▶ **Problem requirements**
Reproduce only the stretch of entries from the line containing "Regarding this image" through the line containing "515 millimetres", renaming "rolled-up sleeve" to "folded sleeve" and leaving everything else unchanged.

▶ **Material for this exercise**

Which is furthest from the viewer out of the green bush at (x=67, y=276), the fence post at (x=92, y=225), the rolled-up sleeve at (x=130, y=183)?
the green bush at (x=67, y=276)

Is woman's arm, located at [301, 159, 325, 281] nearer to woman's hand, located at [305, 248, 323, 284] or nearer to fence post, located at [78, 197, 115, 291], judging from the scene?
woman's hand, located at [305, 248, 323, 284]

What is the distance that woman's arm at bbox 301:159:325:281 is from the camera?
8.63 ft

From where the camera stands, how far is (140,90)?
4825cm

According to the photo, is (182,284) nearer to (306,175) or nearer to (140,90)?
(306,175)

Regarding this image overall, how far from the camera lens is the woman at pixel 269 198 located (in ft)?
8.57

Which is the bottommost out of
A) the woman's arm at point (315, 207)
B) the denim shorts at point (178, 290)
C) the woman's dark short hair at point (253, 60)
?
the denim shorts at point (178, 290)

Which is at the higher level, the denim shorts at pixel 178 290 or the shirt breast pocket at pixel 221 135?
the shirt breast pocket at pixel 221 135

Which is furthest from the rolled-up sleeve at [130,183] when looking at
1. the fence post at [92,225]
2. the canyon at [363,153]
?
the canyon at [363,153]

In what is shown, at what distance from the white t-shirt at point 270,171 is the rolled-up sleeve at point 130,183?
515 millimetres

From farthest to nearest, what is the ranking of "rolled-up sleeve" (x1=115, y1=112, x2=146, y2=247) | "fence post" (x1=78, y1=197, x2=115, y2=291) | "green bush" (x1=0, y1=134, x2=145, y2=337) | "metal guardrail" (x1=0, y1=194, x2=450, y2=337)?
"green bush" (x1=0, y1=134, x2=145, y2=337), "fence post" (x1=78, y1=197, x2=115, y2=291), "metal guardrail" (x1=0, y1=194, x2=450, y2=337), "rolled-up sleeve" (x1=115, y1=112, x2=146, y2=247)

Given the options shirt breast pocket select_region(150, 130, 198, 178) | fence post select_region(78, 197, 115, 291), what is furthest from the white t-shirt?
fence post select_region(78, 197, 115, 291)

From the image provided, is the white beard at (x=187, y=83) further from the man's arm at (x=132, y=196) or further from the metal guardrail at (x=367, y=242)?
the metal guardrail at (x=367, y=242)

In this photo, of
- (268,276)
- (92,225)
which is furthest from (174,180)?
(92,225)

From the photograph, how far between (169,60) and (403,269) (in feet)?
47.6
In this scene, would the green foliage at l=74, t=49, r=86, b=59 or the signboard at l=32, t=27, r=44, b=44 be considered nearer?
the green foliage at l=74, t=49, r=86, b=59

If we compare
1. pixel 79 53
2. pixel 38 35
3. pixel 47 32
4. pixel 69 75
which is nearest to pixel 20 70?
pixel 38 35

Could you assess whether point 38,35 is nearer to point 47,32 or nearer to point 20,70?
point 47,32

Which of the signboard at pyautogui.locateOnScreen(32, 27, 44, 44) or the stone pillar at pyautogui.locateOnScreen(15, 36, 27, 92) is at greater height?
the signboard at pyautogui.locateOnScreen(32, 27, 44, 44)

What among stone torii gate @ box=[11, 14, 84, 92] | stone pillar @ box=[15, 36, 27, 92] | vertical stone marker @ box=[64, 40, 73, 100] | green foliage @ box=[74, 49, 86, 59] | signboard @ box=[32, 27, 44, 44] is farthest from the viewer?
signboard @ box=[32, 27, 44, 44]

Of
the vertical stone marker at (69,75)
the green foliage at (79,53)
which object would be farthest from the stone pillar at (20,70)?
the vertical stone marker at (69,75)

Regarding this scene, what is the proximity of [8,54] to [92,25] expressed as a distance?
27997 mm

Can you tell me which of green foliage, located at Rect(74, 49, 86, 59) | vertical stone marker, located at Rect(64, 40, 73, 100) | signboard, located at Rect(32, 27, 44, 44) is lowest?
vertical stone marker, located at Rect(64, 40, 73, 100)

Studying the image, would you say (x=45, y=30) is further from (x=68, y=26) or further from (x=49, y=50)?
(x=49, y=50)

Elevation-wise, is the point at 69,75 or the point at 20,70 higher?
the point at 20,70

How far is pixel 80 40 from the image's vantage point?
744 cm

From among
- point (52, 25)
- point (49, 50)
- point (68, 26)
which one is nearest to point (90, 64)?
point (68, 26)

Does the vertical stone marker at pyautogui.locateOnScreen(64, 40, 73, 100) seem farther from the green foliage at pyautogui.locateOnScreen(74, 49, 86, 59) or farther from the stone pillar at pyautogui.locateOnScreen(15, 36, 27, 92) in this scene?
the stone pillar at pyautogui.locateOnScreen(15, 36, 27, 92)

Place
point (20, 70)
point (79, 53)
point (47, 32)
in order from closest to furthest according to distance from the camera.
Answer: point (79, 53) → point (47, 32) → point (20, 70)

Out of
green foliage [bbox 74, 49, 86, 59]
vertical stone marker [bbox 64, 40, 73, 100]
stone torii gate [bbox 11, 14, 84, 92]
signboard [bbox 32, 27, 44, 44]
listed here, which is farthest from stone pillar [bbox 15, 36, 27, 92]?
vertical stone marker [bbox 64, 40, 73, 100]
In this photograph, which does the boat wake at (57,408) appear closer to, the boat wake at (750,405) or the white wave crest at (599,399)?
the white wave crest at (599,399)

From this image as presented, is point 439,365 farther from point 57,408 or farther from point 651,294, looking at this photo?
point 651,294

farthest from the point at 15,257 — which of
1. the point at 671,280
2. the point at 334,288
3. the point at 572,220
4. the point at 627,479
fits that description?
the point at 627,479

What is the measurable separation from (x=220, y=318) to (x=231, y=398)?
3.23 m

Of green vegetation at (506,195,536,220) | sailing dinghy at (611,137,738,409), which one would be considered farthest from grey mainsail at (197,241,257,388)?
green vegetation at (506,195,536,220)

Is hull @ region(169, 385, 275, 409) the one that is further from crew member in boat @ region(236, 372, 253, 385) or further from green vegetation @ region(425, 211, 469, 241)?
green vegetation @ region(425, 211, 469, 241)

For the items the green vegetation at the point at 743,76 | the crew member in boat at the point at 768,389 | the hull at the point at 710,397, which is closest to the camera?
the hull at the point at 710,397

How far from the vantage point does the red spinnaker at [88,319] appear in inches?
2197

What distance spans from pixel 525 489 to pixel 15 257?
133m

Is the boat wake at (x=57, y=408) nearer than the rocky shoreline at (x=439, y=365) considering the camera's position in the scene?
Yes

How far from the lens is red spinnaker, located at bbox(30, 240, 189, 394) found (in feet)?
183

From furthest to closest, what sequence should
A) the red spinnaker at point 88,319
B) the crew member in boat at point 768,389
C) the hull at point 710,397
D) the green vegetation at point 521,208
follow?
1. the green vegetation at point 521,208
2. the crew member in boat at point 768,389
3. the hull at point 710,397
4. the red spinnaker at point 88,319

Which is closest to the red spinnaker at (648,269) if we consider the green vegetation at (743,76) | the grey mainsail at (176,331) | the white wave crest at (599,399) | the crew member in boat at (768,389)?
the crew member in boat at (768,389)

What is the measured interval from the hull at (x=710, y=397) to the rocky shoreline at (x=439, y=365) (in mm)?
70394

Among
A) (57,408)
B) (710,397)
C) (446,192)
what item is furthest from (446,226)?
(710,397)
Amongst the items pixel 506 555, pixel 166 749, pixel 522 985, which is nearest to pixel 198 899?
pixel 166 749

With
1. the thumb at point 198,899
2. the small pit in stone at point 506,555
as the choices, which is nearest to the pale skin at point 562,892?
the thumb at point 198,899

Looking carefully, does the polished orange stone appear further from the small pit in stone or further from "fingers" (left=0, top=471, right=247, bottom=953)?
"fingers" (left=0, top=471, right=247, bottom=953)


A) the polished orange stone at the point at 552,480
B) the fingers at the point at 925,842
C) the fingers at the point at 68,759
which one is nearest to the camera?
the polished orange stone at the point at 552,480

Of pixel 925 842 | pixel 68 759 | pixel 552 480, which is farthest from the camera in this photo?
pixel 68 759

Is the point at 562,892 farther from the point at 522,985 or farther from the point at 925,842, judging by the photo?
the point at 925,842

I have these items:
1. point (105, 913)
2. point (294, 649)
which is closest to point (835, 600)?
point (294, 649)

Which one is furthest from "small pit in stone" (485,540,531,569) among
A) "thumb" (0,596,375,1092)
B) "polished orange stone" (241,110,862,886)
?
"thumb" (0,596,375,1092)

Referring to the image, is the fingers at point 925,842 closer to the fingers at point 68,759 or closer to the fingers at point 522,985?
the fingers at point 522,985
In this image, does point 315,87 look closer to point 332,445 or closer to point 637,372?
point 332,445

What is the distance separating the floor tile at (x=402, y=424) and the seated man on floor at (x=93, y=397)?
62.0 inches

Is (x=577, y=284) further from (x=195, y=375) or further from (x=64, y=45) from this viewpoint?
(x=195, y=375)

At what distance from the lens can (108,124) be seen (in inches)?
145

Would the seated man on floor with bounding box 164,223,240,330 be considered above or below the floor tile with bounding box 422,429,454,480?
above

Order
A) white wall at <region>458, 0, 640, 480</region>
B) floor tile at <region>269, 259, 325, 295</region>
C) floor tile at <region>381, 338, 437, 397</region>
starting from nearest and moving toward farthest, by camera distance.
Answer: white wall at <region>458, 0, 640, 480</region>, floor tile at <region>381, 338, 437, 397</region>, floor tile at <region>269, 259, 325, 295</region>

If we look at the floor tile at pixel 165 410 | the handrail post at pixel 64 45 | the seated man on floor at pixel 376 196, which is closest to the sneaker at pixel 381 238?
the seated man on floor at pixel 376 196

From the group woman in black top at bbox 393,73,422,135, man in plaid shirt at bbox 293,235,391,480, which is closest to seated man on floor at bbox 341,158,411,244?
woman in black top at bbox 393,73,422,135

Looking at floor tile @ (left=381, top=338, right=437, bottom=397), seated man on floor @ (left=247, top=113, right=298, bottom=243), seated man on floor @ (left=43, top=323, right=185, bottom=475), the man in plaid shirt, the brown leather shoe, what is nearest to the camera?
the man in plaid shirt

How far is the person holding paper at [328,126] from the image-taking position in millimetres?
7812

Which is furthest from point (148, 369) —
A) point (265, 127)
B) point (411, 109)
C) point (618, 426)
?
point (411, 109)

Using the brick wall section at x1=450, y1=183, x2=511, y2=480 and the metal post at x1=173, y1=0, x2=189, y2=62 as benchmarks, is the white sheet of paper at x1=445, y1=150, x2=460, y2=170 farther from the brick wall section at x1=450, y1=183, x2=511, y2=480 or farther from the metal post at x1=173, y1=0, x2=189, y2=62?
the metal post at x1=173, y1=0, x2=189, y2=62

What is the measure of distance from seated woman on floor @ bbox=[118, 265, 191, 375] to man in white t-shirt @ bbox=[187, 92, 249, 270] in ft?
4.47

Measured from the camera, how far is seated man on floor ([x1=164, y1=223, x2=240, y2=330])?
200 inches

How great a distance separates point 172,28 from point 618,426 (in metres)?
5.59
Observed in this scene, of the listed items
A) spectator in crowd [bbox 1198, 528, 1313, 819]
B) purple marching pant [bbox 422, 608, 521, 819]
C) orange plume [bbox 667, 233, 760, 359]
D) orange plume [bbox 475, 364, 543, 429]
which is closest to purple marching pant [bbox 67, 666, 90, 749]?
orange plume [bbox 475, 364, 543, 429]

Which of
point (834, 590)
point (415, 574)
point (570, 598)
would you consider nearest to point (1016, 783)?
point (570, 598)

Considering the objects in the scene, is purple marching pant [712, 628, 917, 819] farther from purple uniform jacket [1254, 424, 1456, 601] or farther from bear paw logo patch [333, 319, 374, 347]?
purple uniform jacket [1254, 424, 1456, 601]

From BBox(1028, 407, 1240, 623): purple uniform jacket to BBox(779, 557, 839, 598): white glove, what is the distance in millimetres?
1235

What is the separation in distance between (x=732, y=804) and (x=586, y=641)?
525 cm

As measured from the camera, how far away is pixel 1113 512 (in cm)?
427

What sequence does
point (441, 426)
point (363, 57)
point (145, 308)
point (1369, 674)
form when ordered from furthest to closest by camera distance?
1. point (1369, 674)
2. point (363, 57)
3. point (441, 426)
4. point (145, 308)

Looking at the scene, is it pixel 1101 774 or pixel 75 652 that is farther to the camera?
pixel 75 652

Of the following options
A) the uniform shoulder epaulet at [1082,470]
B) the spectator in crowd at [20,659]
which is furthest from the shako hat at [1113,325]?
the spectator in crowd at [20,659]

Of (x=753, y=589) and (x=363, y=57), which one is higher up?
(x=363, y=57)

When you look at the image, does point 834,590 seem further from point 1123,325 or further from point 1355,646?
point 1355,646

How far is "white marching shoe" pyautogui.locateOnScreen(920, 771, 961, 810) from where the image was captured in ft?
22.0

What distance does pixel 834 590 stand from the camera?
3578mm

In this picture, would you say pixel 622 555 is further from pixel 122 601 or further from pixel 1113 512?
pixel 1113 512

▶ **Task answer**
Regarding this image overall, how far from the camera lens is the woman at pixel 269 198 located (in ft)?
8.57

Which is the bottommost out of
A) the woman's arm at point (315, 207)
B) the denim shorts at point (178, 290)
C) the woman's dark short hair at point (253, 60)
?
the denim shorts at point (178, 290)

Which is at the higher level, the denim shorts at pixel 178 290 or the shirt breast pocket at pixel 221 135?
the shirt breast pocket at pixel 221 135

Which is furthest from the folded sleeve at [130,183] when looking at
1. the fence post at [92,225]
2. the canyon at [363,153]
?
the canyon at [363,153]

In what is shown, at what distance from the white t-shirt at point 270,171 is the folded sleeve at point 130,183?
515 millimetres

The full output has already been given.